Task data
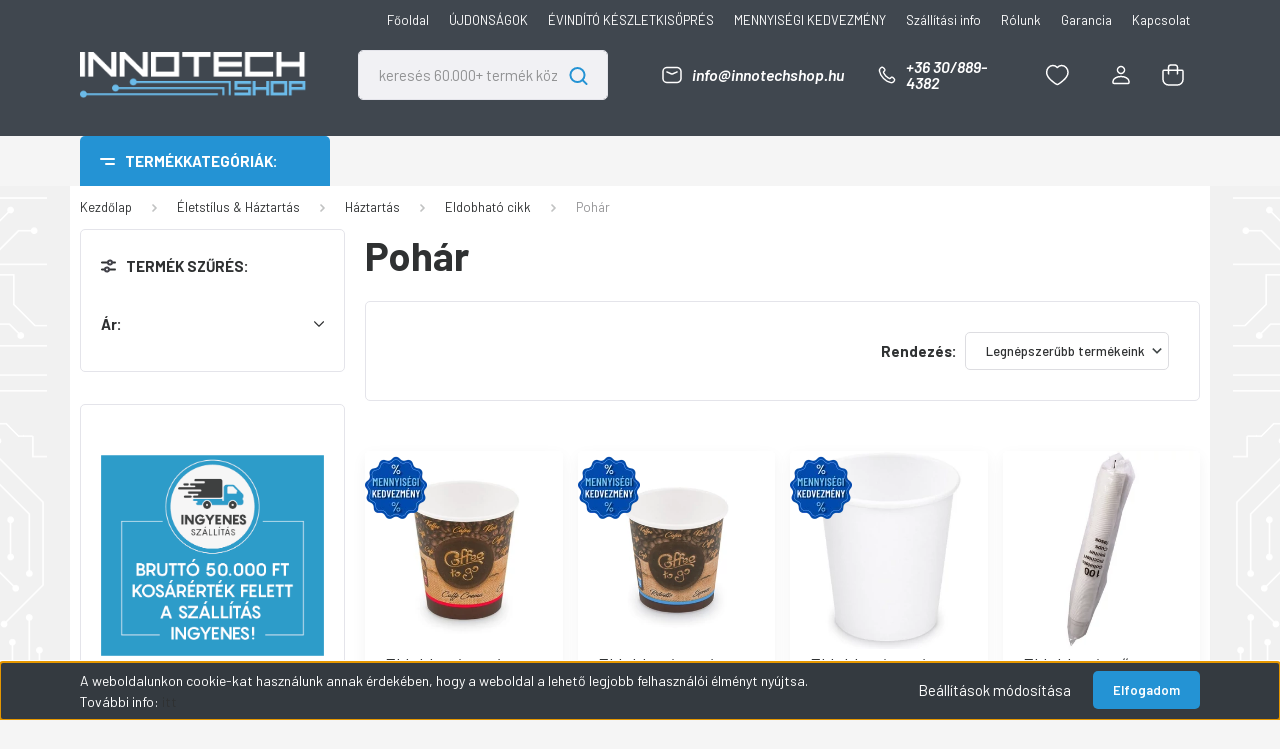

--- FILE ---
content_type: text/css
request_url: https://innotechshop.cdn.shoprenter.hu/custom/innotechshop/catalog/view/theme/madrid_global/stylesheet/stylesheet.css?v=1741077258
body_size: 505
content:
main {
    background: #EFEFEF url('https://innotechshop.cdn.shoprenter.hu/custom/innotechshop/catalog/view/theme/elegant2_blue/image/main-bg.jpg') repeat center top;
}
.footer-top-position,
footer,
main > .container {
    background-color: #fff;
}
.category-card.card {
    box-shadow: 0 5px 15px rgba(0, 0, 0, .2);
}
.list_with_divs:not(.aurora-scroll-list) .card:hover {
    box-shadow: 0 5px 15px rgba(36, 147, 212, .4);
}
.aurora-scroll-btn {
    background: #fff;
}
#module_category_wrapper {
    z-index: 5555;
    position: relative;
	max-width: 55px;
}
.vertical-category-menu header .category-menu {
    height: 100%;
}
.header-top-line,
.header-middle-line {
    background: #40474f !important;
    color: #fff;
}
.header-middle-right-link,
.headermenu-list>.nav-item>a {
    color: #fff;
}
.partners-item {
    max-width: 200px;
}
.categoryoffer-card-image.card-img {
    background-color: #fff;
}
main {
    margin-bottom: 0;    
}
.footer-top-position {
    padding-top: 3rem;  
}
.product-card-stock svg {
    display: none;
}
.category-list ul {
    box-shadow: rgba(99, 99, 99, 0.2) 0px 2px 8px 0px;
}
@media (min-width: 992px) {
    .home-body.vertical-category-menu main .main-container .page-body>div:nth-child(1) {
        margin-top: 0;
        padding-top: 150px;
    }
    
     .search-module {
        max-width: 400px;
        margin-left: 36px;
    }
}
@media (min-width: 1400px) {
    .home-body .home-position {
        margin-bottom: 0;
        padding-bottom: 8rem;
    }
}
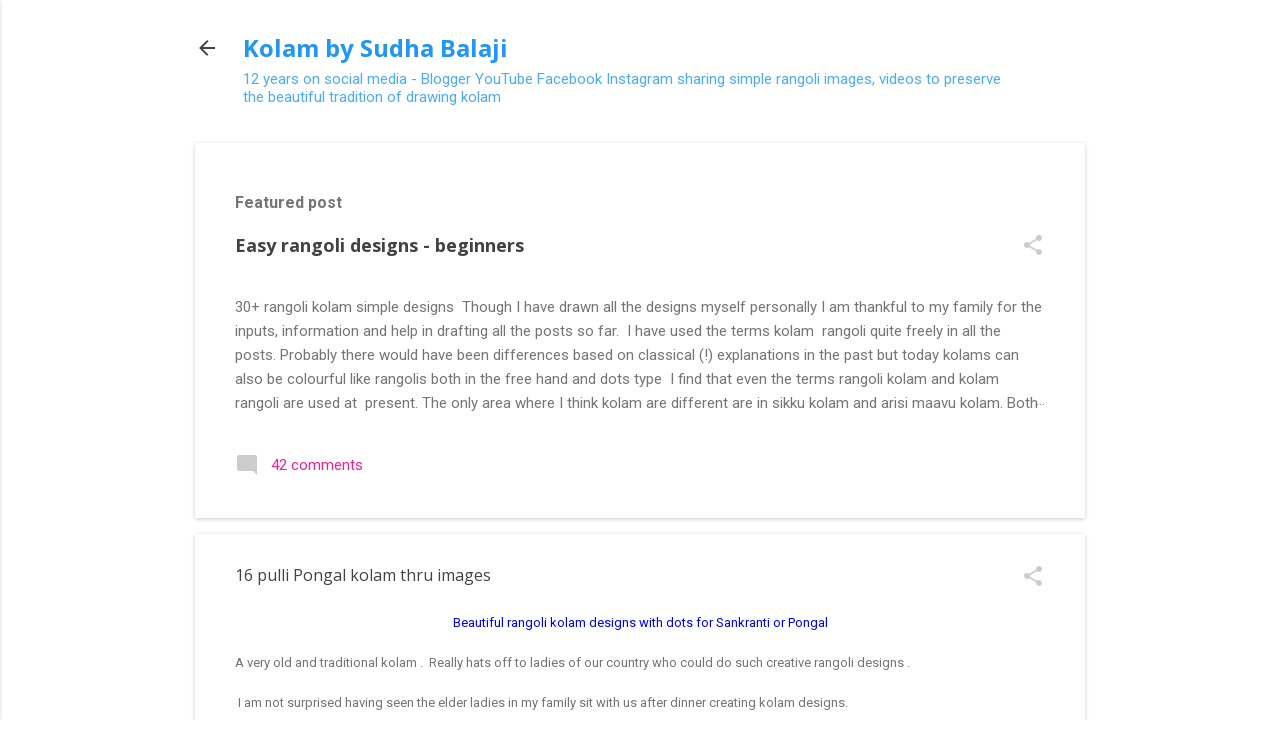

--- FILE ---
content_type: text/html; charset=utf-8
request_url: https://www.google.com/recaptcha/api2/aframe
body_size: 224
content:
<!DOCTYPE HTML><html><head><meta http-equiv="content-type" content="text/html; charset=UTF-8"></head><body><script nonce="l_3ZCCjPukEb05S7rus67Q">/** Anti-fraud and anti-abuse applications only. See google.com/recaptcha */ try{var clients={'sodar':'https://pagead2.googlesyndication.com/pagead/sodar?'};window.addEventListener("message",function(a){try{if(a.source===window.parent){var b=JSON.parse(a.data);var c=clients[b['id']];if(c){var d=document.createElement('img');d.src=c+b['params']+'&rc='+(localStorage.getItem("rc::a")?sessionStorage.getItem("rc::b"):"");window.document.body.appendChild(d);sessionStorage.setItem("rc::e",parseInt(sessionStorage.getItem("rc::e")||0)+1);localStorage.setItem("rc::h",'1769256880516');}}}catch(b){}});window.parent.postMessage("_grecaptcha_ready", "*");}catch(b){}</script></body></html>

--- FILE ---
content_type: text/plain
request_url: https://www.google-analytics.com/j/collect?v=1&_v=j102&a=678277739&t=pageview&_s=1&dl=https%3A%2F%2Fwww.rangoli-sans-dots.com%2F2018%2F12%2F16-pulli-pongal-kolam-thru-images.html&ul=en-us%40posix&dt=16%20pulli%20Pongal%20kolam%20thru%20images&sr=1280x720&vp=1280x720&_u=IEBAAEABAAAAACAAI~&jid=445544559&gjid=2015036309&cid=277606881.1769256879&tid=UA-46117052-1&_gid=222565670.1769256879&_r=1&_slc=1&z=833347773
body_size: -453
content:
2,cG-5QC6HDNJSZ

Exercise directions
Your answer should be the lines above that contain the word "container", copied out.

Exercise result
main > .container {
    .home-body.vertical-category-menu main .main-container .page-body>div:nth-child(1) {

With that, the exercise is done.